Alan Levy (10 February 1932 – 2 April 2004) was an American author.

Life
Alan Levy was born in New York City in 1932 and educated at Brown and Columbia universities. In 1952 at Brown, he co-wrote an original Brownbrokers musical titled  Anything Can Be Fixed with Gill Bach and Porter Woods.  In addition, he worked seven years as a reporter for the Louisville Courier-Journal in Kentucky.  Later on, he spent seven years in New York as journalist writing for Life magazine, The Saturday Evening Post, The New York Times and others.  Among first personalities he interviewed were W. H. Auden, the Beatles, Fidel Castro, Graham Greene, Václav Havel, Sophia Loren, Vladimir Nabokov, Richard Nixon and Ezra Pound.

In 1967, Alan Levy moved to Prague with his family, to collaborate on an American version of a musical by Jiří Šlitr and Jiří Suchý.

Shortly after, he covered the Prague Spring and the Soviet-led Warsaw Pact invasion of Czechoslovakia in 1968 and chronicled the events in Rowboat to Prague, published in the United States in 1972. Josef and Zdena Skvoreckys' Toronto publishing house, 68 Publishers, translated the book into Czech in 1975, which has been smuggled to Czechoslovakia, where it became one of the underground classics. It was republished in 1980 as So Many Heroes and translated into numerous languages.

He and his family were expelled from the city in 1971.  They settled in Vienna, Austria, where Alan Levy wrote for the International Herald Tribune, Life, Good Housekeeping, The New York Times Magazine, Cosmopolitan and others. He was also dramaturge of Vienna's English Theatre and taught literature, writing, journalism and drama.

They returned to Prague in 1990, after the so-called "Velvet Revolution".  From 1991 on to his death in 2004, he was editor-in-chief of The Prague Post. Levy claims to have coined the phrase "Prague, the Left Bank of the '90s" in the Post's first issue. The article is said to have attracted thousands of young North Americans to Prague of the 1990s. Other sources, however, say that the phrase was already in common usage before Levy quoted it.

In 1993 he published The Wiesenthal File, the story of Nazi hunter Simon Wiesenthal. The book earned Levy the Author of the Year award from the American Society of Journalists and Authors. Levy also wrote a play, The World of Ruth Draper, and wrote the libretto for Just an Accident?, a symphonic requiem by Austrian composer René Staar, performed in November 1998 in Prague by the Czech National Symphony Orchestra at Dvořák Hall in the Rudolfinum.

With his wife Valerie, he had two daughters Erika and Monica, and four grandchildren, David, Maya, Melina, and Lisa.

Remembering Alan Levy
Alan Levy chose to become active in our country during what was for us a very sensitive and important period -- the time of creating a free, open environment for the media. Because of his human qualities and professional experience, he quickly became recognized as a not inconsiderable figure for whom I had great respect. What is more, I regret him leaving us at a point when a number of Czech media outlets are blurring the limits between serious and tabloid journalism.

Data >>
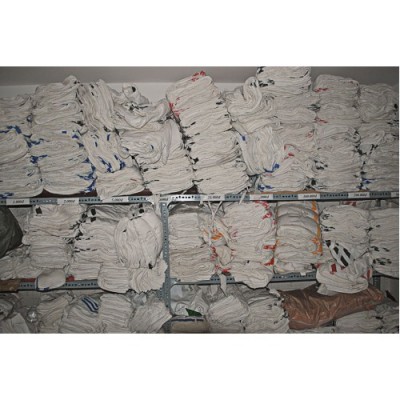 Bao vải đựng tiền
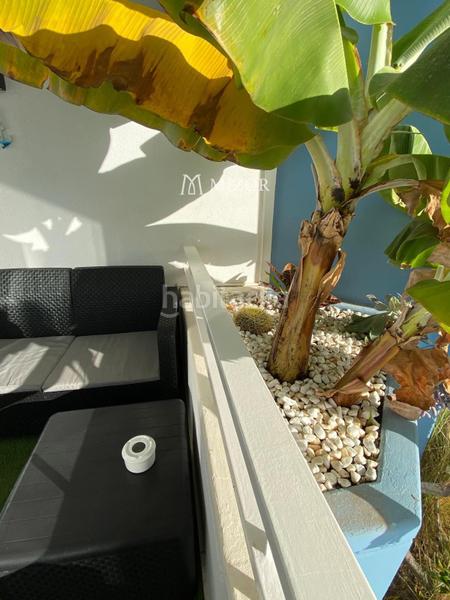 Foto 7176c3d7-6282-42cf-80d5-c183601ac8d1. Appartamento con parcheggio piscina in Golf del Sur - Amarilla Golf San Miguel de Abona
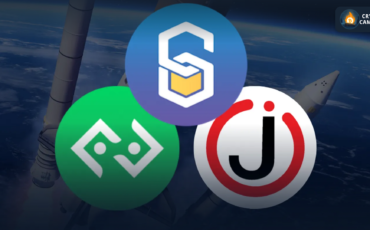 Frame 1133 - 2023-12-08T122252.207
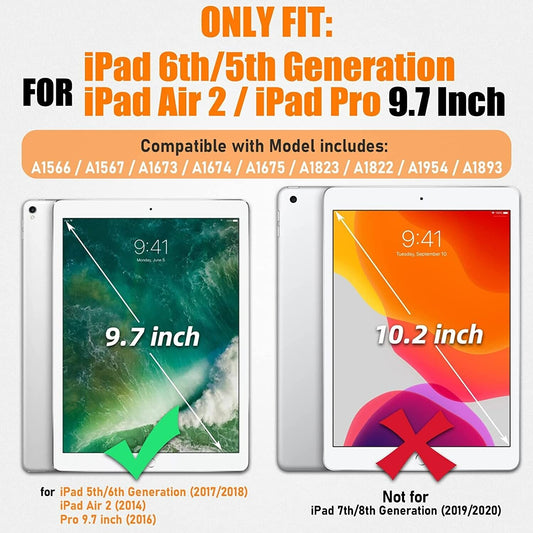 Ipad A1893 Lcd Front Panel - Best Price in Singapore - Dec 2023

What you will do >>
1) In the biography of Alan Levy, why did he move to Prague with his family in 1967? Answer in one to three sentences.
2) Answer these questions from the biography of Alan Levy:
(a) For which newspaper did he work seven years as a reporter in Kentucky?
(b) In what year did he and his family return to Prague?
(c) What award did The Wiesenthal File earn him?

Exercise results >>
1) He moved to Prague to work on an American version of a musical by Jiří Šlitr and Jiří Suchý.

2)
(a) The Louisville Courier-Journal
(b) 1990
(c) The Author of the Year award from the American Society of Journalists and Authors